Pause the video while you do this and press play when you're ready to go through some answers.

Let's see how we got on with those then.

In question one, we need to use our line of best fit to estimate the number of cell towers required for regions with the following populations.

For a, a population of 100,000 people, an estimate would be 2,500 cell towers.

For b, a population of 200,000 people would require approximately 4,500 cell towers.

And for c, a population of 300,000 people would require approximately 6,500.

Now, your answers may vary slightly to these depending on the accuracy of the readings.

And then for question two, you need to start by drawing a line of best fit, which may be somewhere around here.

However, as we're doing it by hand, yours might be slightly different to the one on the screen here, but hopefully, it's generally in a similar place.

And then we need to use our line of best fit to estimate some values.

Now, depending on precisely where you drawn your line of best fit, your answers may vary slightly to the ones you're about to see here, but hopefully you've got something similar to what we're about to see.

In part one, 165,000 pounds.

In part two, 280,000 pounds.

And in part three, 540,000 pounds.

Once again, your answers may vary slightly depending on your line of best fit and how accurately you were able to read off the values.

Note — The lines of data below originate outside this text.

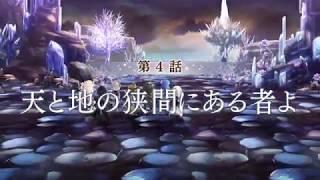 「アナザーエデン 時空を超える猫」 外典 剣の唄と失楽の翼 第4話 次回予告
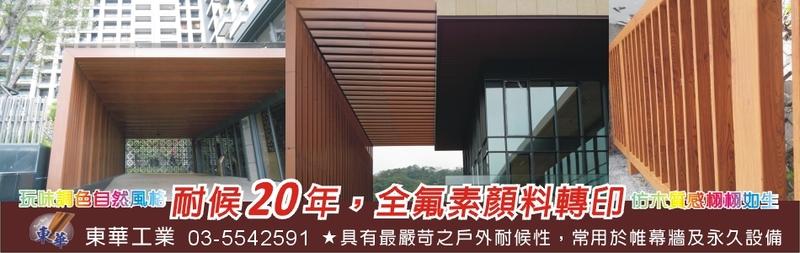 東華工業有限公司-粉體烤漆,液體烤漆,超耐候塗料塗裝廠商,新竹竹北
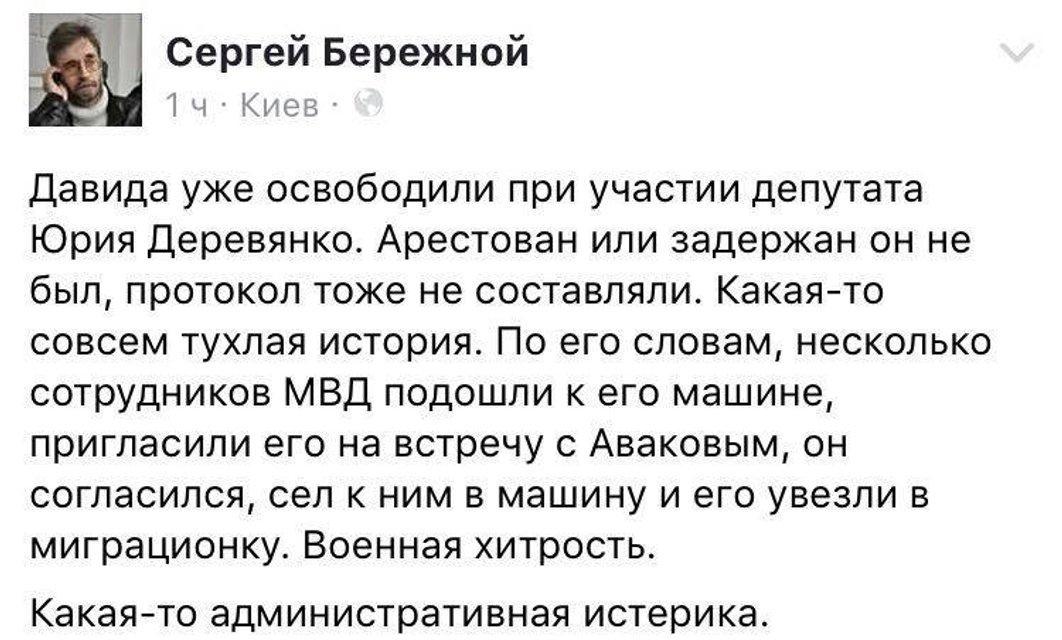 Скриншот записи на страничке Саакашвили - фото 71065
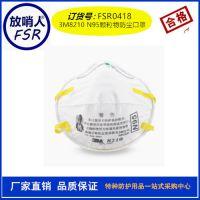 放哨人3M8210CN N95头戴式防尘口罩 防护口罩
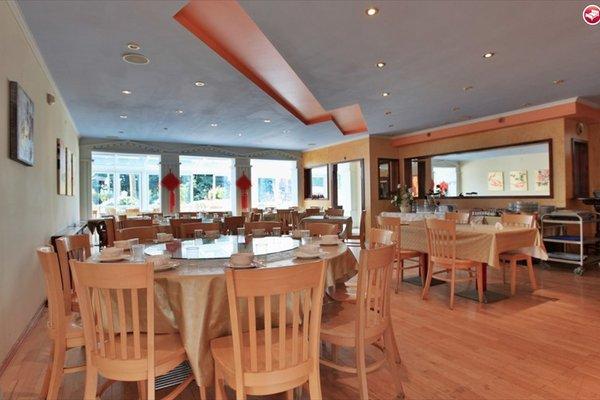 Hotel Restaurant 1000 - фото 13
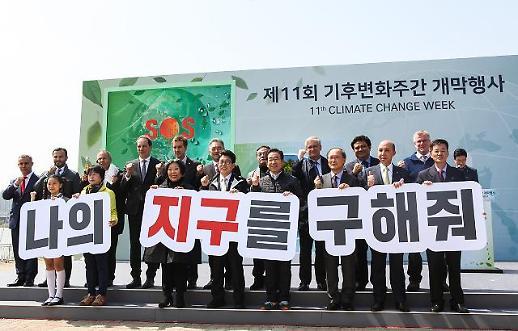 [포토]기후변화주간 개막  나의 지구를 구해줘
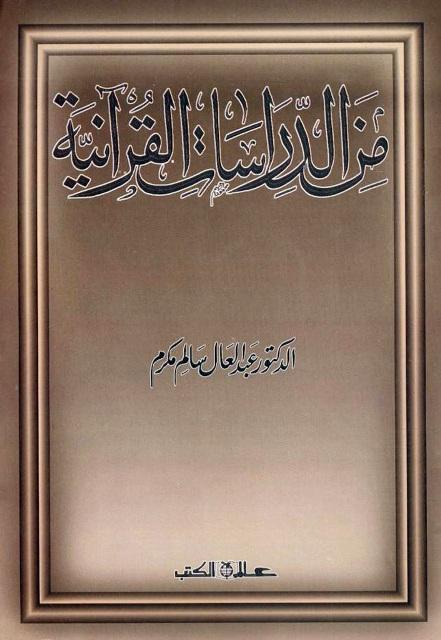 من الدراسات القرآنیه
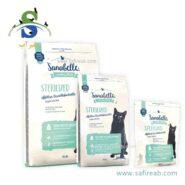 غذای خشک مخصوص گربه بالغ عقیم شده با مرغ تازه سانابل (Sanabelle Sterilized new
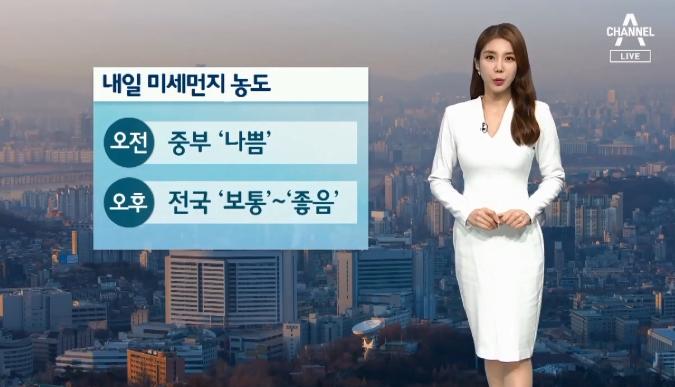 [날씨]내일 오후 미세먼지 정상 수준…곳곳 비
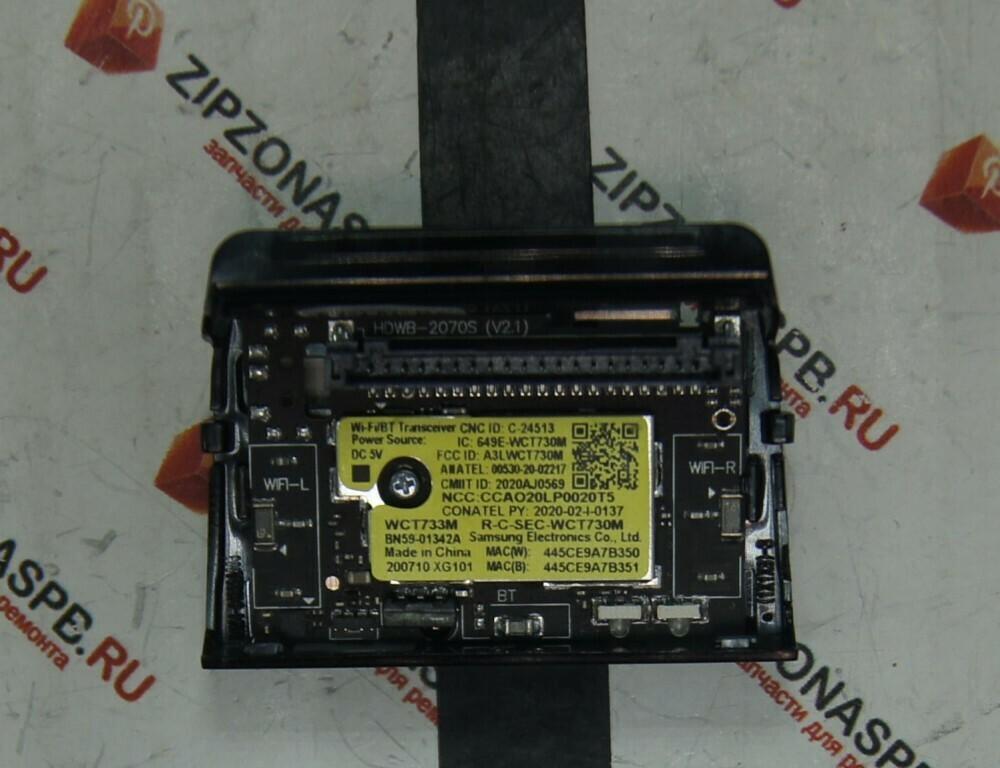 HDWB-2070S(V2.1) WCT733M BN59-01342A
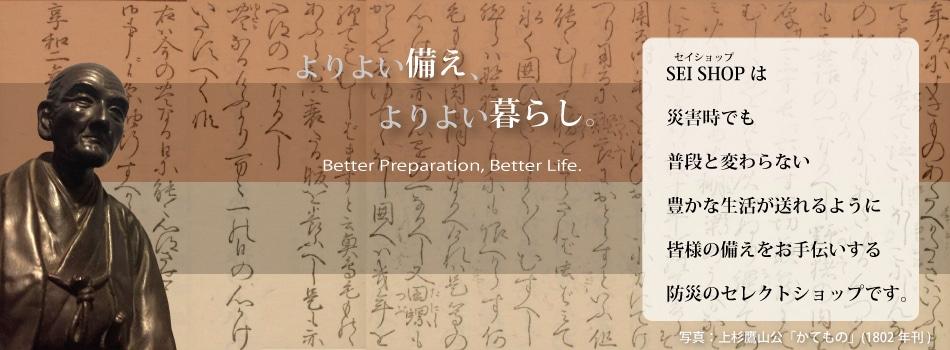 「米沢藩主・上杉鷹山公と寛政12年(1800年)に重臣の莅戸善政が書いた飢饉救済の手引書「かてもの」よりよい備え、よりよい暮らし。|Better Preparation,Better Life.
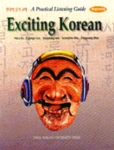 Exciting Korean - Beginning (book & audiotapes)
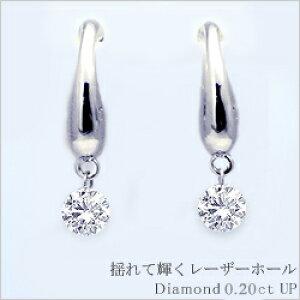 あす楽【大特価】K18YG/PG/WG【0.16ct〜0.18ct】ダイヤモンドスウィングピアス『レーザーホール』[I1〜SI-2]透明感溢れるライトカラーダイヤモンド可愛いペアジュエリー レディース メンズ 誕生日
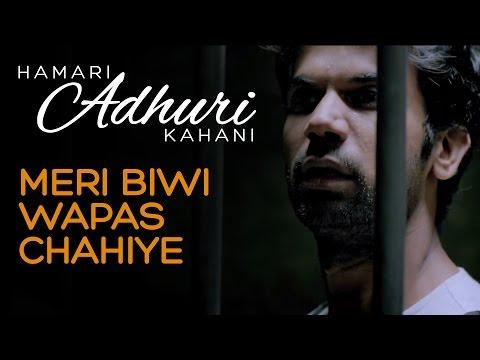 Meri Biwi Wapas Chahiye | Hamari Adhuri Kahani | Dialogue Promo #3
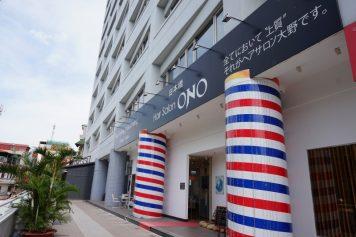 祝1周年!ハノイ唯一の理容室『日本橋ヘアサロンONOハノイ店』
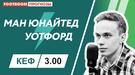 """""""Манчестер Юнайтед"""" - """"Уотфорд"""": видеопрогноз Ивана Громикова"""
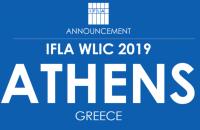 Всемирный библиотечный и информационный конгресс ИФЛА в 2019 году пройдет в Афинах
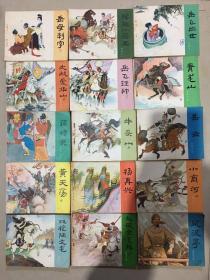 绘画版连环画《岳传》1-15册全套.人民美术出版社
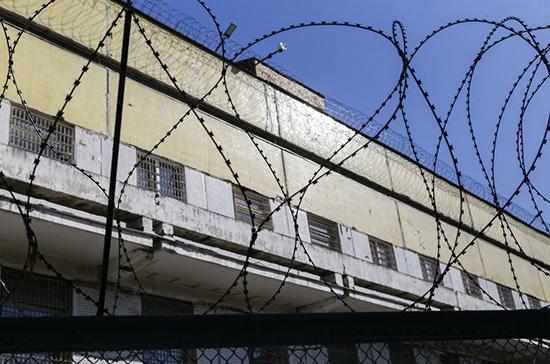 Условия договоров аренды объектов уголовно-исполнительной системы изменят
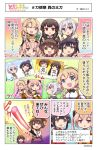6+girls ahoge blonde_hair blue_eyes brown_eyes brown_hair comic etou_kanami folded_ponytail glowstick green_eyes hairband haruna_hisui highres hime_cut itomi_sayaka juujou_hiyori kohagura_ellen long_hair mashiko_kaoru microphone multiple_girls nene_(toji_no_miko) pink_eyes pink_hair red_eyes ribbon school_uniform short_hair side_ponytail silver_hair toji_no_miko translation_request twintails violet_eyes yanase_mai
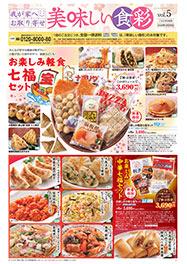 美味しい食彩Vol.5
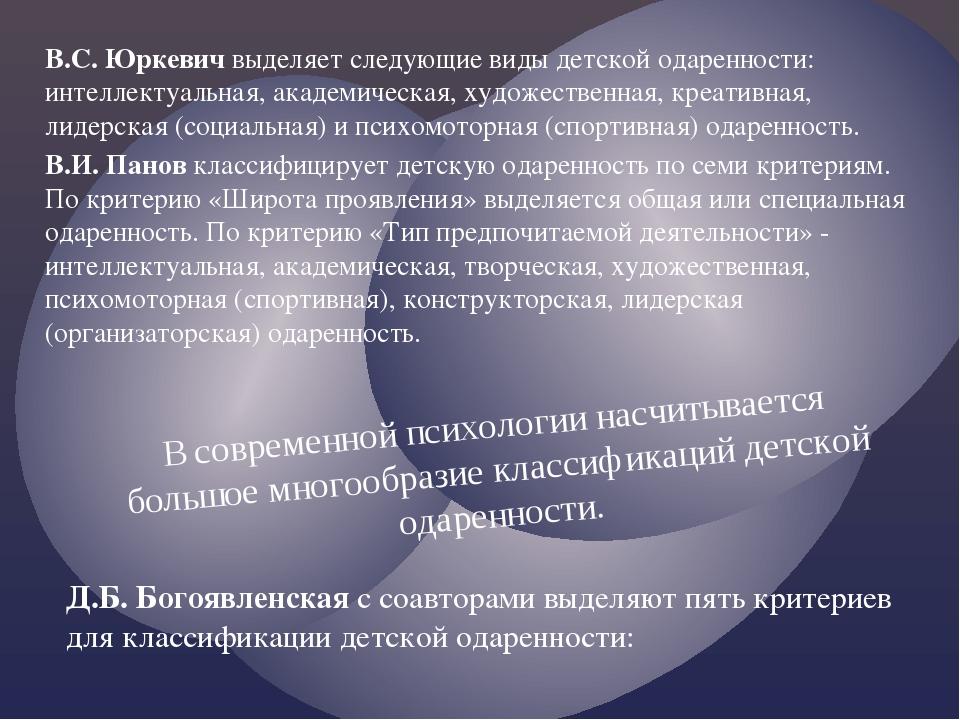 В.С. Юркевич выделяет следующие виды детской одаренности: интеллектуальная, а...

And then in part three, we want to use our graph to estimate the difference between the number of properties that are likely to be sold in a region of a population of 150,000 and a region with 280,000.

You'll need to start by drawing a line of best fit, go to 150 and 280 on the horizontal axis, go up to the line of best fit, read off your values from the vertical axis, and then do a subtraction.

You'll be subtracting two numbers, roughly around 3,100 and 1,800 to get an answer approximately around 1,300.

I say approximately because your answer might vary depending on how you draw your line of best fit, and also how accurately you were able to read off the values from the graph.

But hopefully, you followed the same method and you got an answer which is roughly similar to this one.

Excellent work today.

Now let's summarise what we've learned.

When bivariate data has correlation, you can draw a line of best fit on its scatter graph.

The line of best fit should represent the trend of the data, and it can be used to estimate the values of a data point.

And the line of best fit should really only be used to estimate values in the dependent variable, like we've been doing in today's lesson.

Thank you very much.

Have a great day.